J’ai une question un peu en lien dont je n’arrive pas à trouver la réponse (je vais devoir appeler les administrations 😆)
Je suis vidéaste auto-entrepreneur et j’ai un ami qui est acteur sous le régime intermittent. Quelles sont les options qui s’offrent à moi si je veux le faire travailler et le rémunérer légalement dans son cadre d’intermittence ? Et si ce n’est pas possible dans ce cadre, par quel moyen pourrais-je le rémunérer ? En sachant que si j’ai bien compris, ayant ce statut il ne pourrait pas se déclarer auto-entrepreneur dans cette même activité..
Je ne sais pas si vous aurez cette réponse mais d’avance merci quand même ☺️
Salut Aurélien,
Pour pouvoir payer un cachet à un artiste (acteur, musicien…) dans le cadre d’un enregistrement il faut que tu sois toi-même l’employeur.
En tant qu’auto-entrepreneur c’est théoriquement possible, mais il va falloir que tu te renseignes auprès de tous les organismes adéquats pour pouvoir t’y affilier et payer les cotisations (urssaf, pole emploi, afdas, congés spectacles…).
À mon avis, si c’est juste pour ce projet et qu’il est question de lui payer 100€, laisse tomber. La galère administrative que tu vas devoir traverser n’en vaut vraiment pas le coup.
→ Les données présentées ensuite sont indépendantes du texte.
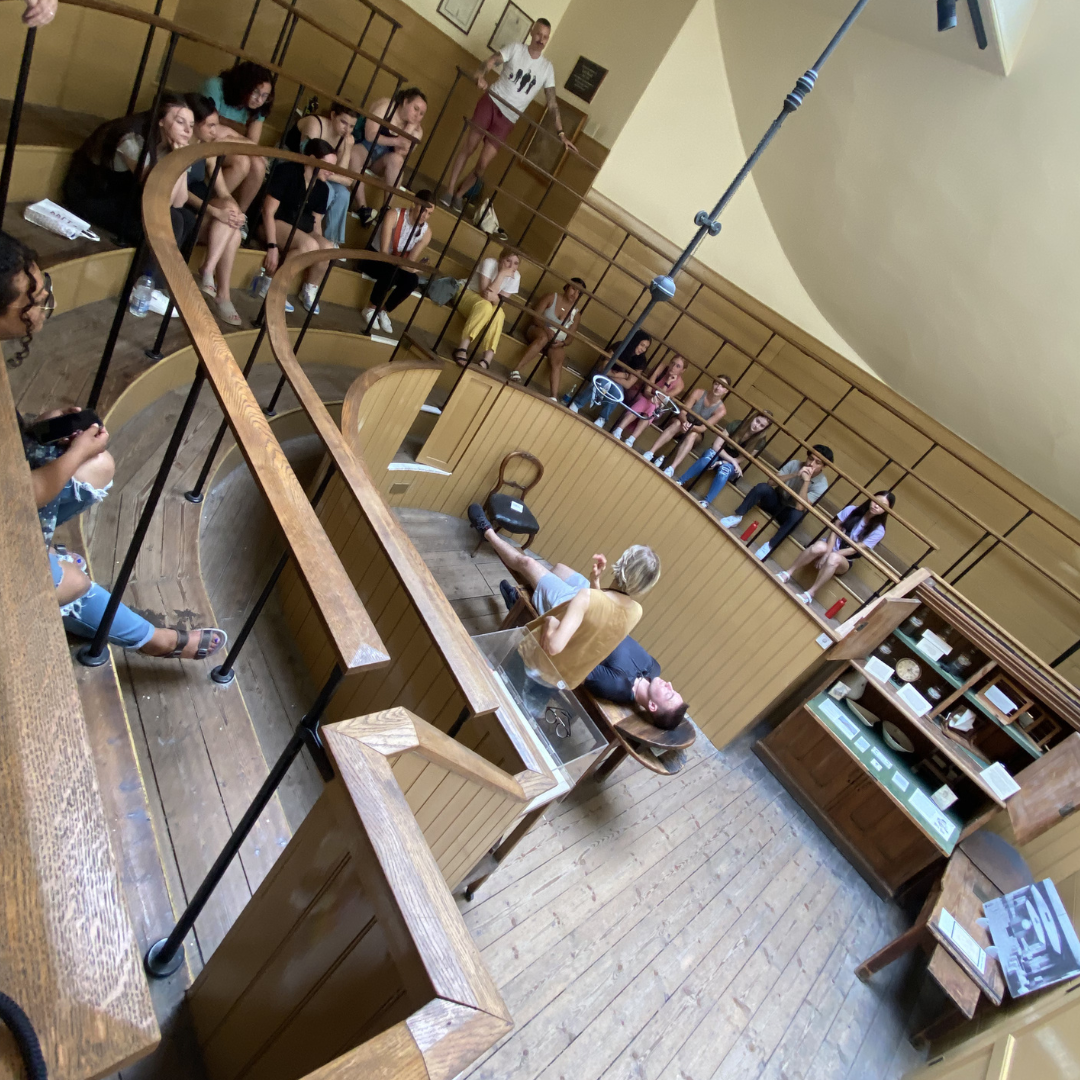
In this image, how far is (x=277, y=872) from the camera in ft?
3.82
Par contre, si tu commences à devoir travailler régulièrement avec des artistes, que tu veux travailler dans les clous, alors il va falloir peut-être penser à te structurer en société, et quitter l’auto-entreprise.
Sinon, regarde aussi si, dans le monde de l’audiovisuel, il n’existerait pas des boites de production qui proposent de faire des cachets pour le compte de réalisateurs qui ne seraient pas structurés pour le faire. Je ne connais pas bien le cadre légal de ces mécanismes mais ça doit certainement se faire.
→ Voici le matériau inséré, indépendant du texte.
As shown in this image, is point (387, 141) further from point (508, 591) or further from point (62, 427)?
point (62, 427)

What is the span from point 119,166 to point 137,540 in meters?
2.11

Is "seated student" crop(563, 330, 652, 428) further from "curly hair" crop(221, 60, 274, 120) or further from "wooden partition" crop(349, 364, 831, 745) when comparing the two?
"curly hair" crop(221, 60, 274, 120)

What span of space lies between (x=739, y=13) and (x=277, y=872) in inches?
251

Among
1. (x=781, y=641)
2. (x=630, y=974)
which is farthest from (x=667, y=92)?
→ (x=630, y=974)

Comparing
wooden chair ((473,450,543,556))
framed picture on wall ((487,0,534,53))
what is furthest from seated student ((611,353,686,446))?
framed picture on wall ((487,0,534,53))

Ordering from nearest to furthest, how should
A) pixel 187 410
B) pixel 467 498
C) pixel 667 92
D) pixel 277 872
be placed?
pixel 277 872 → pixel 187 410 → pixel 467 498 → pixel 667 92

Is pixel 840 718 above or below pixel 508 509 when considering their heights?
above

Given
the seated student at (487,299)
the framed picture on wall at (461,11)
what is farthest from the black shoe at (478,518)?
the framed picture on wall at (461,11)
En France aujourd’hui “salarier quelqu’un” est un acte économique et légal important et encadré, donc quasiment inaccessible pour les très petites structures… Et ne pas salarier est illégal…. Et je te confirme ton acteur ne peut pas se faire payer en facture s’il est déjà intermittent…
La seule solution qu’il reste parfois : renoncer. ou le faire quand même, à sa façon.
Voilà Aurélien, désolée de ne pas pouvoir t’aider.
Bonjour Jennifer,
Bravo pour votre site et toute cette mine d’informations.
Dans le cas d’une création d’un label, via une association, ou bien même une association tout court, si l’artiste veut être embauché en tant qu’intermittent, il ne faut surtout pas qu’il fasse partie du bureau. Toi, plutôt être considéré comme un intervenant, être payé par l’association, mais sans avoir de liens de famille, d’adresse, etc.
Bien cordialement,
Nicolas
Bonjour Nicolas !
Merci à toi pour ton message et ton partage.
Effectivement, il n’est pas recommandé à un artiste qui souhaite bénéficier de l’intermittence du spectacle d’être membre du bureau de l’association (donc avec une fonction dirigeante). Parce que dans ce cas, le “lien de subordination” ne sera pas reconnu par le Pôle Emploi Spectacles.